* _Short task 1_: Rewrite everything in the Troy exhibit text from "Black figure amphora" down to "of The Wounded Achilles.", swapping "Filippo Albacini" for "the sculptor".
* _Short task 2_: According to the Troy exhibit text, in what year was Dryden's translation of the Aeneid published?

* _Document excerpt_:
The collection of papyri, sculpture, pottery, paintings and literature on display at The British Museum’s Troy Exhibit is, to say the least, mesmerizing.   A large part of the exhibit is devoted to telling the story of the Trojan Saga through black and red figure vase painting from the 6th and 5th centuries BCE.  It was a special treat for me to go to the museum with @flowerville since, as a skilled potter herself, she helped me appreciate even more the creative process of making these delicate vessels.

Black figure amphora by Execkias. Achilles and Ajax playing a game. c. 540-530 BCE.

 

The marble sculpture of The Wounded Achilles by Filippo Albacini was also something we lingered over for a long time.  It is placed in such a way in the center of the exhibit that it is easily viewed from all sides.

The Wounded Achilles. Filippo Albacini. 1825. Marble with restored gilded arrow.

 

Another view of The Wounded Achilles.

 

The objects that I think we were the most fond of, and certainly most excited to view, were the books.  The displays of literature included Dryden’s 1697 translation of the Aeneid as well as Pope’s handwritten draft of the Iliad which includes his drawing of the Shield of Achilles.

Dryden’s 1697 translation of Vergil’s Aeneid

 

Handwritten draft of Pope’s translation of the Iliad with a drawing of the Shield of Achilles. 1712-24

 

I really could go on and on about the exhibit but these are just a few of the highlights.  One additional piece I would like to mention, which was built as a set especially for the exhibit, is an enormous wooden skeleton of the Trojan Horse as if it were in the process of being constructed by the Greeks.  It immediately brought to mind these lines of Vergil’s Aeneid 2.13-17 (translation is my own):

Fracti bello fatisque repulsi
ductores Danaum tot iam labentibus annis
instar montis equum divina Palladis arte
aedificant, sectaque intexunt abiete costas;
votum pro reditu similant; ea fama vagatur.

* _Given data_:
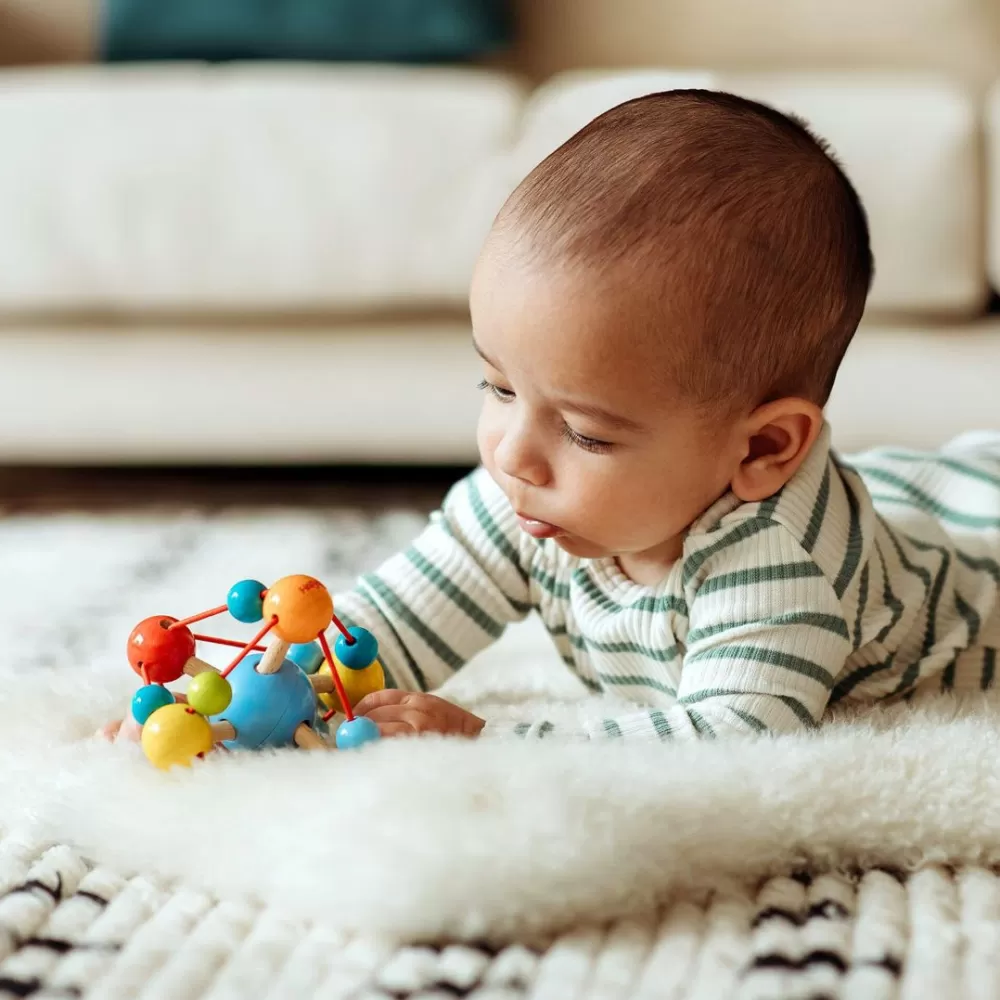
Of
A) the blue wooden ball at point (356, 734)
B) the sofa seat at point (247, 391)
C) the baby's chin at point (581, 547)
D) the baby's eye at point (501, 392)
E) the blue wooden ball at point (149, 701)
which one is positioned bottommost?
the sofa seat at point (247, 391)

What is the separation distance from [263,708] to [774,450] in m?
0.32

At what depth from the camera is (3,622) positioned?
108 centimetres

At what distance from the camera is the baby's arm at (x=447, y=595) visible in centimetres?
84

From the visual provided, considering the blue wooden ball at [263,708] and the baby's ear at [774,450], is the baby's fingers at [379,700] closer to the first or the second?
the blue wooden ball at [263,708]

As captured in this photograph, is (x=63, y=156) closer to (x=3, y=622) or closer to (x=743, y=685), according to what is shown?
(x=3, y=622)

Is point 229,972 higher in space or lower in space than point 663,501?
lower

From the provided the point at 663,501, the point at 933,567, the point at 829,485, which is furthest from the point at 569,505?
the point at 933,567

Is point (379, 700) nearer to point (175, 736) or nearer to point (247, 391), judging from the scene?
point (175, 736)

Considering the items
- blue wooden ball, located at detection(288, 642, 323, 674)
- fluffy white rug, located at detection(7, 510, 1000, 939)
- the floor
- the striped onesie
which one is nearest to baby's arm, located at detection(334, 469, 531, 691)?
the striped onesie

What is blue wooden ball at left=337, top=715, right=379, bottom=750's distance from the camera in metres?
0.65

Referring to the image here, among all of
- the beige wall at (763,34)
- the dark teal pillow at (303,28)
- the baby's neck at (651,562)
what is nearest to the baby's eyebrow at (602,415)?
the baby's neck at (651,562)

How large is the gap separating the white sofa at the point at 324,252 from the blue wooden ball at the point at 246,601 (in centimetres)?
68

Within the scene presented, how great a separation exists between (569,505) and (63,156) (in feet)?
2.73

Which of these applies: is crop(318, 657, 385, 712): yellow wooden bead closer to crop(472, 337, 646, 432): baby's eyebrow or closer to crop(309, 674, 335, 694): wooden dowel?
crop(309, 674, 335, 694): wooden dowel
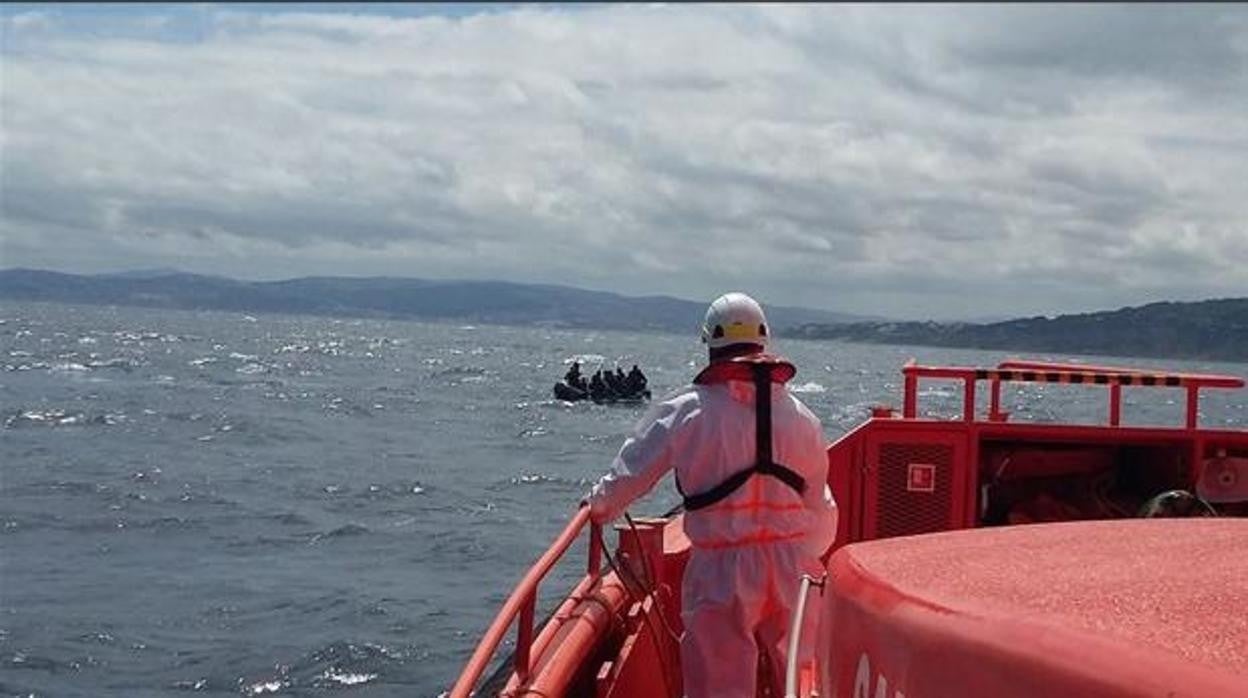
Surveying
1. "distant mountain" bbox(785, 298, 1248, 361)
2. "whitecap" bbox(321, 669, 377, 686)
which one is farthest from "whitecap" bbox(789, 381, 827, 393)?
"whitecap" bbox(321, 669, 377, 686)

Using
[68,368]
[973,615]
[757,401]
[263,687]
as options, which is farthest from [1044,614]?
[68,368]

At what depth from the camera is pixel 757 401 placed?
500cm

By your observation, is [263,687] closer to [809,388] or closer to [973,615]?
[973,615]

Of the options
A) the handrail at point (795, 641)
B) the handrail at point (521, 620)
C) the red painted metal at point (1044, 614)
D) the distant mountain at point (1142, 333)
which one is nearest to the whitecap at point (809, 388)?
the distant mountain at point (1142, 333)

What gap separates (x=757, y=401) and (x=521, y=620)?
0.93 meters

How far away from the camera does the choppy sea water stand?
43.7 ft

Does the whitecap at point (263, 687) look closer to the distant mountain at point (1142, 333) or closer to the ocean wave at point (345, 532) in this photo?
the ocean wave at point (345, 532)

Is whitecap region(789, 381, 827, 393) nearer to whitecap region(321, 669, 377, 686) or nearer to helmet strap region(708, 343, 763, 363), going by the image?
whitecap region(321, 669, 377, 686)

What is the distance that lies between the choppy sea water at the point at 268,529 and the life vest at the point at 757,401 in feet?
25.7

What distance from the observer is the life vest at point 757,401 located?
16.3ft

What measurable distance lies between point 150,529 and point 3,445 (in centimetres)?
1004

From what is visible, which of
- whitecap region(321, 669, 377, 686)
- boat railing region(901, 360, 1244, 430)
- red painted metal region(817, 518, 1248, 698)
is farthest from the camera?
whitecap region(321, 669, 377, 686)

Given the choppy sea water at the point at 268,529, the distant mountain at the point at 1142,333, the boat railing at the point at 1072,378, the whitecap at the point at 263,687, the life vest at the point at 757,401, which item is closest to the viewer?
the life vest at the point at 757,401

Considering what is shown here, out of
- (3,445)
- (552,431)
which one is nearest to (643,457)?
(3,445)
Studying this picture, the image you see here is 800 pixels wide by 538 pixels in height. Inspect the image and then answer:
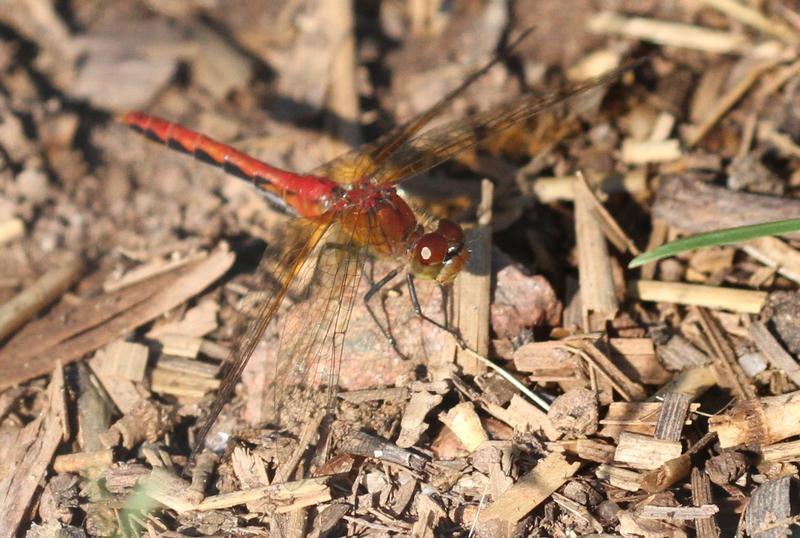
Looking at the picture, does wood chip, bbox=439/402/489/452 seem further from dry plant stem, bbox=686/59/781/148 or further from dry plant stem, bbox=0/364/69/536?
dry plant stem, bbox=686/59/781/148

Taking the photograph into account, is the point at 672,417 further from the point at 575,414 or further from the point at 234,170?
the point at 234,170

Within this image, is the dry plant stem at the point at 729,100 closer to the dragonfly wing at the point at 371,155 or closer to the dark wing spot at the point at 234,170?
the dragonfly wing at the point at 371,155

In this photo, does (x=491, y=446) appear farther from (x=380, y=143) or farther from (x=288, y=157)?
(x=288, y=157)

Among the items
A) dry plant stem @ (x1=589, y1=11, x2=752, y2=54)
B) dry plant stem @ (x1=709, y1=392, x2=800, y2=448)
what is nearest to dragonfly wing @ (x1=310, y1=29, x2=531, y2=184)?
dry plant stem @ (x1=589, y1=11, x2=752, y2=54)

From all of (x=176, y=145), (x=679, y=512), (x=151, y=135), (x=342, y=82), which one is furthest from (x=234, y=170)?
(x=679, y=512)

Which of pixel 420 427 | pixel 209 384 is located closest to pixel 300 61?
A: pixel 209 384

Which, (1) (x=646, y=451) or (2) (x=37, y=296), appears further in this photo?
(2) (x=37, y=296)

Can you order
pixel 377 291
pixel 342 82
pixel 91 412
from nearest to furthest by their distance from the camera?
1. pixel 91 412
2. pixel 377 291
3. pixel 342 82
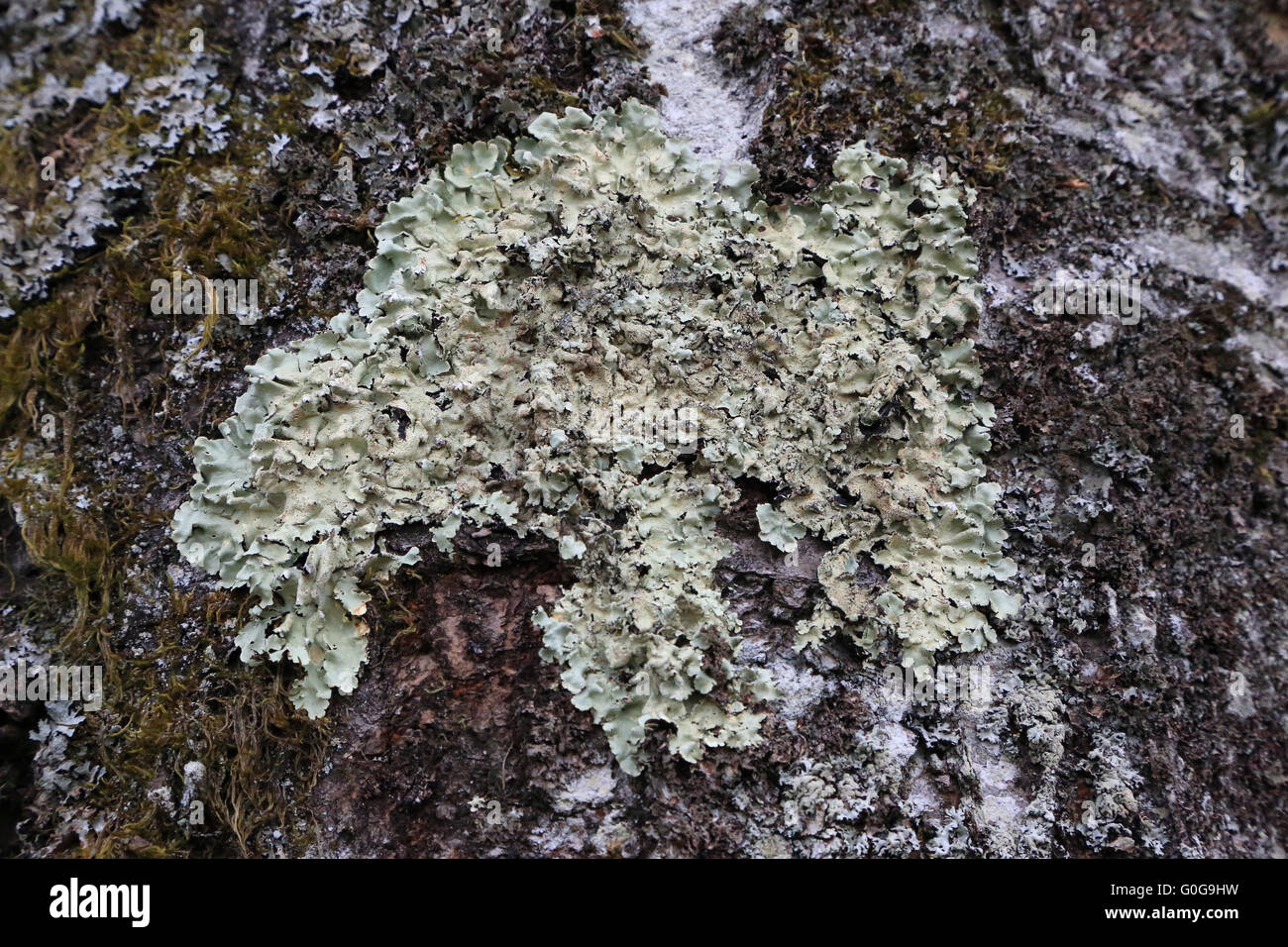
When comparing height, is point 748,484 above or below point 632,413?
below

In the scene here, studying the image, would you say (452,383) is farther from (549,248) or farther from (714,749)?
(714,749)

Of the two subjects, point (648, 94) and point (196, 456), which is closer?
point (196, 456)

* _Problem solution 1_:
Black figure amphora by Execkias. Achilles and Ajax playing a game. c. 540-530 BCE.

 

The marble sculpture of The Wounded Achilles by the sculptor was also something we lingered over for a long time.  It is placed in such a way in the center of the exhibit that it is easily viewed from all sides.

The Wounded Achilles. the sculptor. 1825. Marble with restored gilded arrow.

 

Another view of The Wounded Achilles.

* _Problem solution 2_: 1697